Luca Brocca shows how to combine multiple satellite derived variables to monitor drought.
How do we monitor drought? Is it enough to use only precipitation data and calculate the SPI (Standardized Precipitation Index)? New satellite-derived products (precipitation, evaporation, soil moisture and snow) offer additional ways to monitor drought in space and time, to assess WHERE the water is (surface soil, root zone soil, snowpack), and thus to know WHEN the water will be available. Real-world case studies will be analyzed together with the participants, also using an interactive platform (https://explorer.dte-hydro.adamplatform.eu/). The objectives of the lecture are: (1) to assess drought risk based on (new) satellite observations, and (2) to translate drought risk information into real-world decisions for water resources management (e.g., reservoir management, irrigation, hydropower generation).
João Martins talks about using Land Surface Temperature (LST) in heatwave monitoring using LSA SAF datasets.
Heat and water stress leave clear signatures on land surface variables that can be monitored from space. The LSA SAF has been providing satellite datasets and products that allow the characterization of the surface energy budget and the monitoring of vegetation growth and stress. We will show that combining information on the surface temperature diurnal cycle and on vegetation state provides a different perspective on the spatial extent and time evolution of droughts and heatwaves, and reveals underlying soil vegetation-atmosphere feedbacks.
Vesa Nietosvaara showcases how the MTG's FCI instrument will improve the quality of satellite data, especially for users in high latitudes.
The first Meteosat Third Generation (MTG-I) satellite with Flexible Combined Instrument (FCI) was launched at the end of 2022. It will be followed later in 2024 by MTG-S Satellite with Infrared Sounder onboard. MTG will carry novelty instruments – Infrared Sounder, Lightning Imager and Ultraviolet Visible Near-infrared (UVN) Spectrometer - in the GEO orbit. Meteosat Third Generation aims to secure continuity and to increase the capabilities of the Meteosat satellites in response to requirements of the future forecast/nowcast systems. Altogether, the new and enhanced capabilities will allow us to make a huge step in better monitoring of our environment, and allowing development of new applications.
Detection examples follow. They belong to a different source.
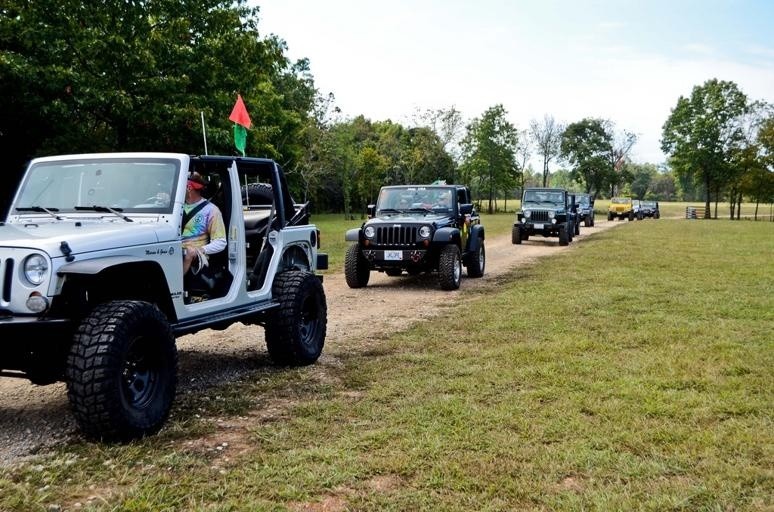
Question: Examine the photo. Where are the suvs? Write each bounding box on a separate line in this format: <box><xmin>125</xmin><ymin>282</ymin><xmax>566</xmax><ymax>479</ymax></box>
<box><xmin>631</xmin><ymin>200</ymin><xmax>643</xmax><ymax>220</ymax></box>
<box><xmin>608</xmin><ymin>197</ymin><xmax>634</xmax><ymax>221</ymax></box>
<box><xmin>511</xmin><ymin>188</ymin><xmax>579</xmax><ymax>246</ymax></box>
<box><xmin>642</xmin><ymin>201</ymin><xmax>660</xmax><ymax>219</ymax></box>
<box><xmin>344</xmin><ymin>184</ymin><xmax>485</xmax><ymax>291</ymax></box>
<box><xmin>568</xmin><ymin>193</ymin><xmax>594</xmax><ymax>227</ymax></box>
<box><xmin>0</xmin><ymin>152</ymin><xmax>329</xmax><ymax>440</ymax></box>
Marjo Hippi explains how FMI deals with slipperiness during winter.
Icy and snowy sidewalks are very typical phenomena in Finland during winter. Near zero temperatures and slipperiness due to ice and snow on sidewalks increases the pedestrians' slip risk. Almost every second person slips annually in Finland and around 50 000 persons (1 % of Finnish population) are injured needing medical attention. Slip injuries cause huge economic losses, long sick leaves, and human suffering. The Finnish Meteorological Institute (FMI) has developed a numerical weather model that predicts the sidewalk slipperiness from pedestrians' point of view. The model classifies the sidewalk slipperiness into three classes: normal, slippery, and very slippery. Very slippery sidewalk condition mean that the slip risk is increased. Typical situations for very difficult sidewalk situations are packed snow, freezing or ice layer covered by water or snow. The model is a tool for duty meteorologists when issuing warning about slippery sidewalk condition.